RFC: very rough draft of a bpf permission model

Thu Aug 22 23:26:21 UTC 2019

On Thu, Aug 22, 2019 at 08:17:54AM -0700, Andy Lutomirski wrote:
> BPF security strawman, v0.1
> 
> This is very rough.  Most of this, especially the API details, needs
> work before it's ready to implement.  The whole concept also needs
> review.
> 
> = Goals =
> 
> The overall goal is to make it possible to use eBPF without having
> what is effectively administrator access.  For example, an eBPF user
> should not be able to directly tamper with other processes (unless
> this permission is explicitly granted) and should not be able to
> read or write other users' eBPF maps.
> 
> It should be possible to use eBPF inside a user namespace without breaking
> the userns security model.
> 
> Due to the risk of speculation attacks and such being carried out via
> eBPF, it should not become possible to use too much of eBPF without the
> administrator's permission.  (NB: it is already possible to use
> *classic* BPF without any permission, and classic BPF is translated
> internally to eBPF, so this goal can only be met to a limited extent.)

agree with the goals.

> = Definitions =
> 
> Global capability: A capability bit in the caller's effective mask, so
> long as the caller is in the root user namespace.  Tasks in non-root
> user namespaces never have global capabilibies.  This is what capable()
> checks.
> 
> Namespace capability: A capability over a specific user namespace.
> Tasks in a user namespace have all the capabilities in their effective
> mask over their user namespace.  A namespace capability generally
> indicates that the capability applies to the user namespace itself and
> to all non-user namespaces that live in the user namespace.  For
> example, CAP_NET_ADMIN means that you can configure all networks
> namespaces in the current user namespace.  This is what ns_capable()
> checks.

definitions make sense too.

> Anything that requires a global capability will not work in a non-root
> user namespace.
> 
> = unprivileged_bpf_disabled =
> 
> Nothing in here supercedes unprivileged_bpf_disabled.  If
> unprivileged_bpf_disabled = 1, then these proposals should not allow anything
> that is disallowed today.  The idea is to make unprivileged_bpf_disabled=0
> both safer and more useful.

... a bunch of new features skipped for brevity...

You're proposing all of the above in addition to CAP_BPF, right?
Otherwise I don't see how it addresses the use cases I kept
explaining for the last few weeks.

I don't mind additional features if people who propose them
actively help to maintain that new code and address inevitable
side channel issues in the new code.
But first things first.

Here is another example of use case that CAP_BPF is solving:
The daemon X is started by pid=1 and currently runs as root.
It loads a bunch of tracing progs and attaches them to kprobes
and tracepoints.
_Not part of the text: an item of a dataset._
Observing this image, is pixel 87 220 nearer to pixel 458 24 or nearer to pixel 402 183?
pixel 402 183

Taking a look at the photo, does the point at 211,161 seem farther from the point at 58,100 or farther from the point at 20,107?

It also loads cgroup-bpf progs and attaches them
to cgroups. All progs are collecting data about the system and
logging it for further analysis.
There can be different bugs (not security bugs) in the daemon.
Simple coding bugs, but due to processing running as root they
may make the system inoperable. There is a strong desire to
drop privileges for this daemon. Let it do all BPF things the
way it does today and drop root, since other operations do not
require root.
Essentially a bunch of daemons run as root only because
they need bpf. This tracing bpf is looking into kernel memory
and using bpf_probe_read. Clearly it's not _secure_. But it's _safe_.
The system is not going to crash because of BPF,
but it can easily crash because of simple coding bugs in the user
space bits of that daemon.

Flagging functions is not going to help this case.
bpf_probe_read is necessary.
pointer-to-integer-conversions is also necessary.
bypass hardening features is also necessary for speed,
since this data collection is 24/7.
cgroup.subtree_control idea can help some of it, but not all.

I still think that CAP_BPF is the best way to split this root privilege
universe into smaller 'bpf piece'. Just like CAP_NET_ADMIN splits
all of root into networking specific privileges.

Potentially we can go sysctl_perf_event_paranoid approach, but
it's less flexible, since it's single sysctl for the whole system.

Loading progs via FD instead of memory is something that android folks
proposed some time ago. The need is real. Whether it's going to be
loading via FD or some other form of signing the program is TBD.
imo this is orthogonal.

I hope I answered all points of your proposal.